_CONSIGNE 1_
Veuillez restituer mot pour mot le passage du texte source qui commence aux mots « Comment réduire les » et s'arrête après « du débat public. ».
_CONSIGNE 2_
Selon le texte source, à quelle occasion ce billet a-t-il été publié ? Répondez en une à trois phrases.

_TEXTE SOURCE_

==============================

Présentation de Économie de l’éducation ; Prix du livre en économie de l'AFSE 2024

photo remise des Prix ; crédit : Julien Grenet

Par Luc Behaghel, économiste, PSE - Ecole d'économie de Paris, INRAE ; Marc Gurgand, Directeur de recherches au CNRS (École d’économie de Paris et Julien Grenet, Directeur de recherche au CNRS, Directeur adjoint de l'Institut des politiques publiques. Billet publié dans le cadre de la Matinale de l'économie 2024 pour la remise du Prix de livre d'économie de l'AFSE 2024. Voir la vidéo de la matinale qui avait pour thème : Comment améliorer les performances de notre système éducatif ?

Comment réduire les inégalités sociales à l'école ? Comment favoriser la diffusion des meilleures approches pédagogiques ? Tout se joue-t-il vraiment avant 3 ans ? La taille des classes influence-t-elle la réussite des élèves ? Existe-t-il un « effet enseignant » ? Face à la carte scolaire, sommes-nous réduits à choisir entre être bons parents et bons citoyens ? Ces questions sont au cœur du débat public.

==============================

_LISTE DES LIGNES_
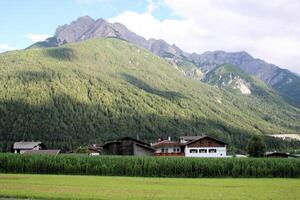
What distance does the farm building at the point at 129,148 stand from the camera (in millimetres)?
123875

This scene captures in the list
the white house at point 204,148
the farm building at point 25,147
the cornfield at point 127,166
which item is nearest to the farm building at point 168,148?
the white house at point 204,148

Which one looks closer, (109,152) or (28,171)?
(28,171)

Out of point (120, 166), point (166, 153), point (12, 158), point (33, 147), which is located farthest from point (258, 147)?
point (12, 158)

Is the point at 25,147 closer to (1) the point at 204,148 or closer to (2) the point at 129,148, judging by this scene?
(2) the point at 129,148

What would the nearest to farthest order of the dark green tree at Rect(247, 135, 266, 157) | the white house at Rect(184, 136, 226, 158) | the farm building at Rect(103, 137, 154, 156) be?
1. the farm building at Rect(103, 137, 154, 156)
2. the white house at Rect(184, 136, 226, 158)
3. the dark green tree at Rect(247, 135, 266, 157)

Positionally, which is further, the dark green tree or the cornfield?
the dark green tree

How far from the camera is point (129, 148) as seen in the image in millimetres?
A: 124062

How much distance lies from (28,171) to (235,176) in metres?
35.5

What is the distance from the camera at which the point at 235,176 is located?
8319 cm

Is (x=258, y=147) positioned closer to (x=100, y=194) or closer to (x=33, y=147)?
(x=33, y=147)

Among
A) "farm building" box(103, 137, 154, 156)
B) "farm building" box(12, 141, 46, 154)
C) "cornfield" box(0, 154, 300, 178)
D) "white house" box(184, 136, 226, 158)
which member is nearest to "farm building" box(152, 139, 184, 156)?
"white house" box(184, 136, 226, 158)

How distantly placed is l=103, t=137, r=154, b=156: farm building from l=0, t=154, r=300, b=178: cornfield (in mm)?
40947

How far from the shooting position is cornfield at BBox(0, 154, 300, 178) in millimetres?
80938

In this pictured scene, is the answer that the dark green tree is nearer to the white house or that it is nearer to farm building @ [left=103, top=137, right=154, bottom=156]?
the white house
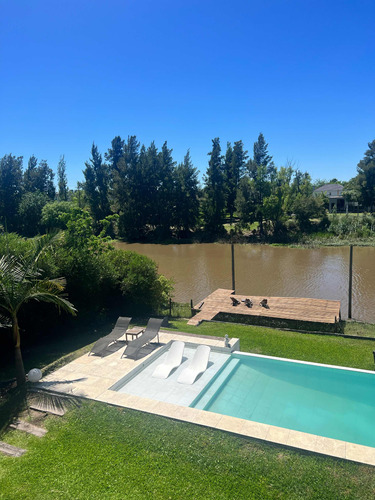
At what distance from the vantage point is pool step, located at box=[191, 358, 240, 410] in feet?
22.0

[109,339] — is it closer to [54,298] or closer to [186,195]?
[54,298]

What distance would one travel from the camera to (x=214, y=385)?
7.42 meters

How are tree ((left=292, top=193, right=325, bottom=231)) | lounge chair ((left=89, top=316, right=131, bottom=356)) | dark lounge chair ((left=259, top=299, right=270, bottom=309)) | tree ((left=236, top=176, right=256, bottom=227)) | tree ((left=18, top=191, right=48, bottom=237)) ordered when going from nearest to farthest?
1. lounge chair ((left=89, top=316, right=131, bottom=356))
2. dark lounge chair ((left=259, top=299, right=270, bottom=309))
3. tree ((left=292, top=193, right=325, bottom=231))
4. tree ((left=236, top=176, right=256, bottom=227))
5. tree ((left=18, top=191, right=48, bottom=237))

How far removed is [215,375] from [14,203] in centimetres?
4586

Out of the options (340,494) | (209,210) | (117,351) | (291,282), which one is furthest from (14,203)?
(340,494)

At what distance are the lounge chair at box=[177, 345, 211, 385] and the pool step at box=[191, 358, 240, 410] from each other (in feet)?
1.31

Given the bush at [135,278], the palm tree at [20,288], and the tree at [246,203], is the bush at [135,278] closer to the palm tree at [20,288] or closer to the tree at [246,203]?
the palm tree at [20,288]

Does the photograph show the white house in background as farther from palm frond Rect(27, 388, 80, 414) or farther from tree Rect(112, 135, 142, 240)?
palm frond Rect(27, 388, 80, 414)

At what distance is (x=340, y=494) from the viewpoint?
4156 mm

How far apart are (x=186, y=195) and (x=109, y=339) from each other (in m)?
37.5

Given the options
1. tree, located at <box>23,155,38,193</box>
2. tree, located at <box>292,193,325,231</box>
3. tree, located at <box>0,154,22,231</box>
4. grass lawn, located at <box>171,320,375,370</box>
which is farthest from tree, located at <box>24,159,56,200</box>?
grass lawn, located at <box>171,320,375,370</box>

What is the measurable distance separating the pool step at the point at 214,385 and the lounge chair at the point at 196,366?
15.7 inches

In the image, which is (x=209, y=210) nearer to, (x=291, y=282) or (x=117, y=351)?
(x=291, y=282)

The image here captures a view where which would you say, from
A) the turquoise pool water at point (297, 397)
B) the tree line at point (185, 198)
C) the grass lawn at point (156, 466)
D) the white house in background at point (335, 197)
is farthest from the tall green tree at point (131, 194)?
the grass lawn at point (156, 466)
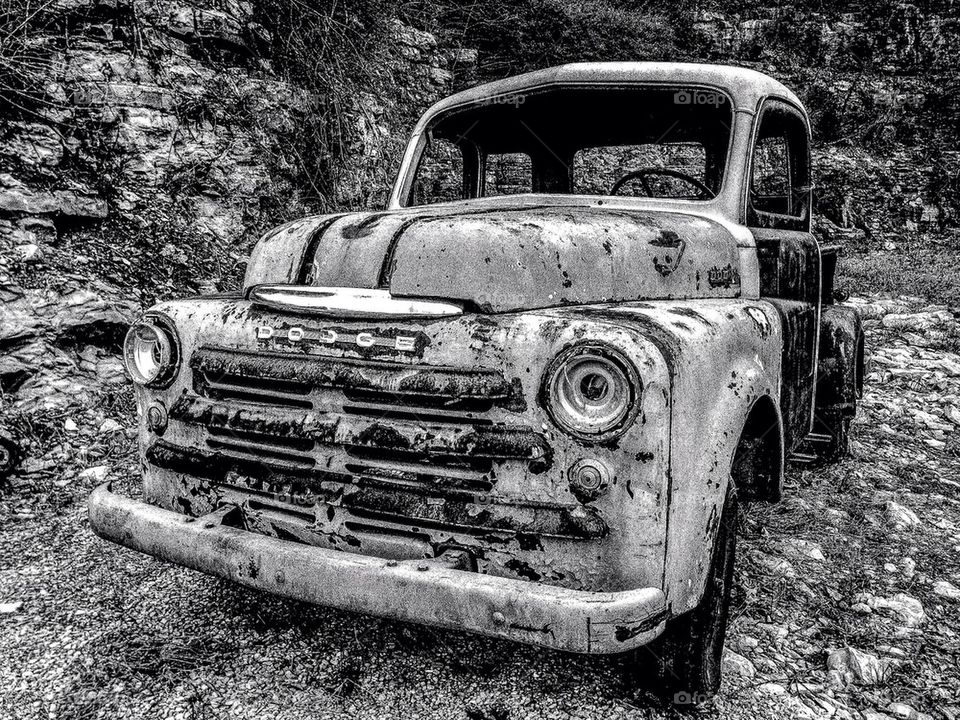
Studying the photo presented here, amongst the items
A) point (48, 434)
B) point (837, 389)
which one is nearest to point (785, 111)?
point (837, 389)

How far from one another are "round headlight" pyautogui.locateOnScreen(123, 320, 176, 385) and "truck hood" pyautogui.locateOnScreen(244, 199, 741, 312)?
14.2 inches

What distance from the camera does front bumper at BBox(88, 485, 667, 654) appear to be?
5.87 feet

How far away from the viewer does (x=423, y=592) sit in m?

==============================

_RÉPONSE ATTENDUE 1_
Comment réduire les inégalités sociales à l'école ? Comment favoriser la diffusion des meilleures approches pédagogiques ? Tout se joue-t-il vraiment avant 3 ans ? La taille des classes influence-t-elle la réussite des élèves ? Existe-t-il un « effet enseignant » ? Face à la carte scolaire, sommes-nous réduits à choisir entre être bons parents et bons citoyens ? Ces questions sont au cœur du débat public.

_RÉPONSE ATTENDUE 2_
Ce billet a été publié dans le cadre de la Matinale de l'économie 2024, pour la remise du Prix du livre d'économie de l'AFSE 2024.